**Instrucciones de trabajo:**
• a. ¿Qué cosas forman el paisaje que, según la crónica de campaña, tienen siempre para ellos todas las ciudades? Enuméralas todas.
• b. ¿Cómo se traduce al inglés esta oración de la crónica de campaña: "Han pasado dos jornadas de este nuevo huracán y empezamos a hacernos una idea de cómo van a ser los días."?
• c. Transcribe de la crónica de campaña el pasaje que va desde "Han pasado dos" hasta "tiempo a conocer.", ambos incluidos.

En las últimas 48h he estado en Cádiz, en Málaga y en Barcelona: y no he visto el mar.
Han pasado dos jornadas de este nuevo huracán y empezamos a hacernos una idea de cómo van a ser los días.
Esto se parece y no se parece, a las campañas anteriores. Si en Cataluña el centro de las historias que os contaba era una casa, un cuartel general en torno al cual orbitaban los mitines y las entrevistas, en esta carrera hacia las elecciones generales el único centro es el desplazamiento.
El plan de estas dos semanas es un zigzag de ciudades distantes y distintas que, para nosotros, tienen siempre el mismo paisaje: un escenario, sillas, altavoces, nuestros colores, gente que lleva consigo tantas historias que no vamos a tener tiempo a conocer.
En las últimas 48h he estado en Cádiz, en Málaga y en Barcelona: y no he visto el mar.
Corremos, corremos, corremos. Este juego se trata de llegar a recorrer tantos rincones como se pueda. Llevar nuestras cartas de cambio a tantos oídos como dé tiempo.
Por eso corremos, corremos, corremos. Cuando la distancia es razonable, nos subimos al autobús morado con letras de colores, organizamos sobre las mesas desplegables nuestros ordenadores, papeles y prisas, y rodamos carretera alante preparando el tramo siguiente. (Me pregunto siempre qué pensará la gente al vernos pasar). Cuando en bus no daría tiempo a llegar, nuestro enjambre apresurado atraviesa aeropuertos y estaciones, entra en los aviones y los trenes como una comitiva que no se ajusta del todo a lo que la gente cree que es una campaña electoral.
Ayer, en la cola del vuelo Málaga – Barcelona, una mujer decía: “nunca creí que vería a un candidato a presidente del Gobierno viajar en low cost“.
Pero sí. Os podéis imaginar bien cómo son nuestros viajes: porque son como los de cualquiera. Subimos al tren nuestros bocadillos y aprovechamos el tiempo sin cobertura del avión para avanzar unas páginas en la lectura de nuestras abandonadas novelas. Nos dan alergias porque pasamos demasiado rato en lugares con climatización, y salimos en somnolientas filas por la mañana de hoteles de periferia (para llegar a tiempo al teatro central donde se celebran los actos a los que nuestras caras visibles entran entre aplausos). Buscamos por todas partes enchufes donde cargar los móviles y paramos en gasolineras para suplicar que nos vendan unas cervezas a las once de la noche porque quedan tres horas de viaje y nos las hemos ganado. Al llegar al hotel a las dos de la mañana nos reímos por no llorar porque la cena fría es terrorífica.

**Listado proporcionado:**
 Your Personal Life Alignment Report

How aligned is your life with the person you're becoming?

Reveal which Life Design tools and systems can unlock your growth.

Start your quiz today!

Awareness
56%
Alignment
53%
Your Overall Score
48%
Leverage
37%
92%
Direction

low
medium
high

**Respuestas por tarea:**
• a.
- un escenario
- sillas
- altavoces
- nuestros colores
- gente que lleva consigo tantas historias que no vamos a tener tiempo a conocer

• b. Two days of this new hurricane have gone by, and we are starting to get an idea of what the days are going to be like.

• c.
Han pasado dos jornadas de este nuevo huracán y empezamos a hacernos una idea de cómo van a ser los días.
Esto se parece y no se parece, a las campañas anteriores. Si en Cataluña el centro de las historias que os contaba era una casa, un cuartel general en torno al cual orbitaban los mitines y las entrevistas, en esta carrera hacia las elecciones generales el único centro es el desplazamiento.
El plan de estas dos semanas es un zigzag de ciudades distantes y distintas que, para nosotros, tienen siempre el mismo paisaje: un escenario, sillas, altavoces, nuestros colores, gente que lleva consigo tantas historias que no vamos a tener tiempo a conocer.